CSCI 544 — Applied Natural Language Processing

Homework 1

Due: January 20, 2016, at 23:59 Pacific Time (11:59 PM)

Updates (January 21):

The assignment is overdue; it may still be turned in with a 20% penalty. Students who registered late for the class are not subject to the penalty.

(January 15):

Clarified that the permutations (Problem 1) and byte values (Problem 2) need to be computed directly, not using existing functions.
Clarified that the input for Problem 2 only contains 2-byte characters, that is characters with Unicode code points up to U+FFFF.
Added Japanese test case, which may help with debugging.

Overview

There are two problems in this homework. In Problem 1, you will write a program that computes all the anagrams of a word. In Problem 2, you will write a small converter from UTF-16 to UTF-8. This is primarily a chance for you to install and check your setup with the required tools for the class (Python and Vocareum) and make sure you are comfortable with basic programming.

Note: Solutions to Problem 1 can be easily found on the web. You may not consult these solutions (nor solutions to Problem 2). You may however look up general Python documentation.

Problem 1

You will write a Python program which will take a string as the first parameter, and write an output file called anagram_out.txt which contains of all the anagrams (permutations) of the string, one per line, sorted alphabetically. If you use Python 2.7, name your program anagram.py; if you use Python 3.4, name your program anagram3.py. For example, your program will be expected to handle:

> python anagram.py 'ron'

This program will output a file with the following 6 lines, in this order:

nor nro onr orn rno ron

You can also test your program by comparing the output on the string ramesh to the test file (anagram_ramesh.txt). The actual test will be done with different strings.

Notes:

Clarification (January 15): The exercise asks you to compute anagrams; therefore you may NOT use Python functions or libraries that compute permutations directly, such as itertools.permutations() ; this is the part of the exercise that you need to implement yourselves.
You may use Python's built-in functions to do the sorting of the strings; there's no need to implement your own sorting algorithm or worry about culturally specific sorting.
The test strings will not include multiple occurrences of the same character (so for example the word need, which has the letter e twice, will not be used as a test string). Therefore, you do not need to worry about handling these cases.

Problem 2

Reading:

The Absolute Minimum Every Software Developer Absolutely, Positively Must Know About Unicode and Character Sets (No Excuses!)
UTF-8, a transformation format of ISO 10646 (You only need to refer to section 3, “UTF-8 definition”).

You will write a Python program which will take a path to an input file (absolute path name) as the first parameter. It will read the file as a binary file, and assume that it contains characters from Unicode's Basic Multilingual Plane (U+0000 to U+FFFF) in UTF-16 encoding (big endian), that is every 2 bytes correspond to one character and directly encode that character's Unicode code point. The program will encode each character in UTF-8 (between 1 and 3 bytes), and write the encoded bytes to a file called utf8encoder_out.txt. If you use Python 2.7, name your program utf8encoder.py; if you use Python 3.4, name your program utf8encoder3.py. For example, your program will be expected to handle:

> python utf8encoder.py /path/to/input

You can test your program by running it on the following input files and comparing the program output to the corresponding output files.

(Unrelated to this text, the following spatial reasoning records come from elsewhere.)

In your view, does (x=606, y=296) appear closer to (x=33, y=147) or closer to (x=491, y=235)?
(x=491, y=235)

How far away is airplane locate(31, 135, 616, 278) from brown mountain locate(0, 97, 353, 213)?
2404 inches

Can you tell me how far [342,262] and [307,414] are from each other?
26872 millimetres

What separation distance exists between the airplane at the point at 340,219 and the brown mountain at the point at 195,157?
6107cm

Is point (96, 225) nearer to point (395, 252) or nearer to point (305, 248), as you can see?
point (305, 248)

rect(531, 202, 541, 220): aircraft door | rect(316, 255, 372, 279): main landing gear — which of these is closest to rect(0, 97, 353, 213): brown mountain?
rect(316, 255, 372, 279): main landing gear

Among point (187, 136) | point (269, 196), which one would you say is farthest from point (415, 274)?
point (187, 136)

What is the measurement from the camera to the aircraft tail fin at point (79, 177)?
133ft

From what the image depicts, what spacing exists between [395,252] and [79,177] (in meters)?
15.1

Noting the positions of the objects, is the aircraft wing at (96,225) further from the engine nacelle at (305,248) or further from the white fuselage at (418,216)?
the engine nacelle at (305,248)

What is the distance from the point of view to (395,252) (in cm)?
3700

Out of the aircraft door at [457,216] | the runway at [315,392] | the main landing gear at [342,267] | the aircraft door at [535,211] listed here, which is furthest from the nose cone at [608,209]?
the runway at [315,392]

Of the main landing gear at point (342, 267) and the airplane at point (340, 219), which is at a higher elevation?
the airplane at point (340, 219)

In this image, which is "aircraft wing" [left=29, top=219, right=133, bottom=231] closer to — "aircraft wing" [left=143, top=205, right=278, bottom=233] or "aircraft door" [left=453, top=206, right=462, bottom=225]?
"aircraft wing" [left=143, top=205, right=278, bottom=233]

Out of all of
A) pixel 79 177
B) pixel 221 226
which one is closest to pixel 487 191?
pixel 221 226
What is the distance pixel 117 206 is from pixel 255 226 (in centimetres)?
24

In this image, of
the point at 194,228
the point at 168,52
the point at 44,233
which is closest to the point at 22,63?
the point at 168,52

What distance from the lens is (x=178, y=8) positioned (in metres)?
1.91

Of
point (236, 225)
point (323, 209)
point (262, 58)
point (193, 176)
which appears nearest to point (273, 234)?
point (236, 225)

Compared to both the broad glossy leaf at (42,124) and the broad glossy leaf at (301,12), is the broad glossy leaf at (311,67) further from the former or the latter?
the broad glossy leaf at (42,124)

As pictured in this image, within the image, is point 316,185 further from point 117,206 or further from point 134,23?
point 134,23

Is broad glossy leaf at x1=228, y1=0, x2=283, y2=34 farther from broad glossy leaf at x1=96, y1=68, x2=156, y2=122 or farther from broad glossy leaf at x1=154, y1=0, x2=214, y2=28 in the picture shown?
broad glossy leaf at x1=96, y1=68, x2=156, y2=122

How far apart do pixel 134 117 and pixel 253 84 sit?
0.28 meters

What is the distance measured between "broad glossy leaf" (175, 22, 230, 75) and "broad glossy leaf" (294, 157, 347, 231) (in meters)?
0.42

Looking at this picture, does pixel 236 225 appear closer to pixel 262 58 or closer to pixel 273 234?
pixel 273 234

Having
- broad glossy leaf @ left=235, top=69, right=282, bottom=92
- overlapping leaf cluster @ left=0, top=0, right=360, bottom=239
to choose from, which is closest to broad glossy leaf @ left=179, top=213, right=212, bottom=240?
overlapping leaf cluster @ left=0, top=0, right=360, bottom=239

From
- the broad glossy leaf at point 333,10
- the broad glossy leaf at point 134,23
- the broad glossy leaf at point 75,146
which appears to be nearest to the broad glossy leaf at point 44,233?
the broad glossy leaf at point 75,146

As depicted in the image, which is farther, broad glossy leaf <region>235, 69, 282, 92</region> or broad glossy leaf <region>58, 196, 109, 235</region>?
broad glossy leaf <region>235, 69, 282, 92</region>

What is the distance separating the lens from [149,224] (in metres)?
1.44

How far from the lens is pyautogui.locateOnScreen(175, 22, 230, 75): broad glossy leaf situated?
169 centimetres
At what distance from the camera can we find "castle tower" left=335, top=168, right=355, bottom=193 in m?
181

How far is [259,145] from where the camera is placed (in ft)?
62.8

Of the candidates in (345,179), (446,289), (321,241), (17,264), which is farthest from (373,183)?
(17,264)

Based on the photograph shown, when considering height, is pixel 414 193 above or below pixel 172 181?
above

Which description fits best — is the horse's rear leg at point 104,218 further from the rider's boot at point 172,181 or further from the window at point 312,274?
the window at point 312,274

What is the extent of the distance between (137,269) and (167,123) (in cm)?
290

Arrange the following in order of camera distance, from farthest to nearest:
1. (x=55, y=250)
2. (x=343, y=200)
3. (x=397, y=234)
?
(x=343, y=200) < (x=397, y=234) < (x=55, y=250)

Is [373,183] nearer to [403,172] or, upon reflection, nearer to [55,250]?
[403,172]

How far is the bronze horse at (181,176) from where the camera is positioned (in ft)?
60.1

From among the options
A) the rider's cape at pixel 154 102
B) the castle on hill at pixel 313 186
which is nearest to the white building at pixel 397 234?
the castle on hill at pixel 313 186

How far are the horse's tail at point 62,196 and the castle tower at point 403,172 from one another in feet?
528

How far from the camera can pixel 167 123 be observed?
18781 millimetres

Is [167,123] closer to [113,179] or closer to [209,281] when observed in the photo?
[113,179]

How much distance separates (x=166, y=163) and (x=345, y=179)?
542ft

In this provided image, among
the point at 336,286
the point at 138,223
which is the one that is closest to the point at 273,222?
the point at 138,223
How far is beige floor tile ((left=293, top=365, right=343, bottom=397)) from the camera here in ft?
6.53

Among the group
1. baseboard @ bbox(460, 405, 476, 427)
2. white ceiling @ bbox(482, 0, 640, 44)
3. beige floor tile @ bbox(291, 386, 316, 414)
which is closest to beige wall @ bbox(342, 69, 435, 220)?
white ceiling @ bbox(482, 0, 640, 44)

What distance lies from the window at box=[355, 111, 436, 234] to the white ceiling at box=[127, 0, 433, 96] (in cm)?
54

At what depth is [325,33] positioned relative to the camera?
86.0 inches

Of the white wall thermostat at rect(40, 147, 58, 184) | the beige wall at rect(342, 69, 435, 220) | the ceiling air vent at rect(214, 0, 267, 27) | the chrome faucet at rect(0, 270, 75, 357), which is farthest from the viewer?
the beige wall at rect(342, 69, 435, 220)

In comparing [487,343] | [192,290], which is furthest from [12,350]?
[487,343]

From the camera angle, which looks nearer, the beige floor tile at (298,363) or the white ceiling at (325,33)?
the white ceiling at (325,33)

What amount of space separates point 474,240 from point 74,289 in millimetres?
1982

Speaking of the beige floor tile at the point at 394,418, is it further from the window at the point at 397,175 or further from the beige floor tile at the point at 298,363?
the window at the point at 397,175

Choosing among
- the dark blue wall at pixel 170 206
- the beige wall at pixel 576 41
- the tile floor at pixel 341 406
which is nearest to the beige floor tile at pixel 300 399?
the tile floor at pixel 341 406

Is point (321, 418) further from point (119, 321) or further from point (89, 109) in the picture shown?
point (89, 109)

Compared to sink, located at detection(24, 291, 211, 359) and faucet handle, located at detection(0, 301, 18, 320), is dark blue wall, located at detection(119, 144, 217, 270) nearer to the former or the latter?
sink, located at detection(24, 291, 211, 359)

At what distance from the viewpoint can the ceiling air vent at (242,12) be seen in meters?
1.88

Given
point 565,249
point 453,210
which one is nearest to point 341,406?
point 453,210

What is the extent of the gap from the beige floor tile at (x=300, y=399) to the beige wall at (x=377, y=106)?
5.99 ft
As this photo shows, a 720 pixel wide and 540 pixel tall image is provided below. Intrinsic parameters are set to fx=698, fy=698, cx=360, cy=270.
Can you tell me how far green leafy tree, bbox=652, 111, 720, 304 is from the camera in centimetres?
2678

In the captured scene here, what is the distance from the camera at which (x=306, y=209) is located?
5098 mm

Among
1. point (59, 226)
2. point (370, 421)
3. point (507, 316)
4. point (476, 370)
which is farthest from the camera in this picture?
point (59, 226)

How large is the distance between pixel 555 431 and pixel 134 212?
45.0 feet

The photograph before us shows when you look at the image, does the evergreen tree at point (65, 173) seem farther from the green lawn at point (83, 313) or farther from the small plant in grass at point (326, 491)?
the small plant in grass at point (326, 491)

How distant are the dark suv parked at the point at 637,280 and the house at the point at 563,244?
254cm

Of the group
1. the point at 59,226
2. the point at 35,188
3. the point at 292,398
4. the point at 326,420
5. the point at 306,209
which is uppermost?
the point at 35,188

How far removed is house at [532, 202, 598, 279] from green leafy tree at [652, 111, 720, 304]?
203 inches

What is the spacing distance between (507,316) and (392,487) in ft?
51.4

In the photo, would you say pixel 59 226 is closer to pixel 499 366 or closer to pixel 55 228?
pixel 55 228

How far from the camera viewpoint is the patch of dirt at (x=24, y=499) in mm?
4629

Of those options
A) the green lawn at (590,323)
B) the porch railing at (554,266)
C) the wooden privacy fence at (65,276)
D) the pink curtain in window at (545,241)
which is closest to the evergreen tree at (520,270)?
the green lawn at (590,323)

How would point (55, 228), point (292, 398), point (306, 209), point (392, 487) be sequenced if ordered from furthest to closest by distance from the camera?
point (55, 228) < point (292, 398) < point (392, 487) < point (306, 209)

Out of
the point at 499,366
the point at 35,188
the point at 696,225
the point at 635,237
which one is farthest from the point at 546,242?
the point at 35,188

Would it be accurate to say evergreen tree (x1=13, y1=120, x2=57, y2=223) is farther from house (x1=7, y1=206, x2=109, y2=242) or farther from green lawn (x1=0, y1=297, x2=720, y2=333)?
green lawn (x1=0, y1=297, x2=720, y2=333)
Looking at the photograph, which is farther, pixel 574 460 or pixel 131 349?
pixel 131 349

The actual test will be done with similar files.

Notes:

Clarification (January 15): The exercise asks you to compute character encodings; therefore you may NOT use Python functions or libraries that directly decode or encode characters, such as codec.encode() or codec.decode() ; this is the part of the exercise that you need to implement yourselves.
You may assume that the input is proper UTF-16 and encodes proper characters, so there's no need to test the input or worry about the security issues that are brought up in the UTF-8 specification.
The point of the exercise is encoding the characters. You may use external resources to learn how to read, process and write binary strings in Python, but computation of the actual byte values must be your own work.
You may use any type of arithmetic for computing the byte values (bitwise, integer, floating point, etc.) as long as it gives the correct results.

Grading

There will be 5 test cases for each problem, so each test case is worth 10% of the grade for the assignment.
Due to the nature of these specific problems, there is no meaningful way to assign partial credit for individual test cases. Each test case will be compared against a reference correct answer, and will be scored as correct if it matches the reference, incorrect if it doesn't.

Submission

All submissions will be completed through Vocareum; please consult the instructions for how to use Vocareum.

Vocareum accounts are only made available to students who are registered for the class. Students who are on the waiting list are welcome to try the exercise on their own, but will not be able to submit until they have registered for the class.

If you have any issues with Vocareum with regards to logging in, submission, code not executing properly, etc., please contact Siddharth.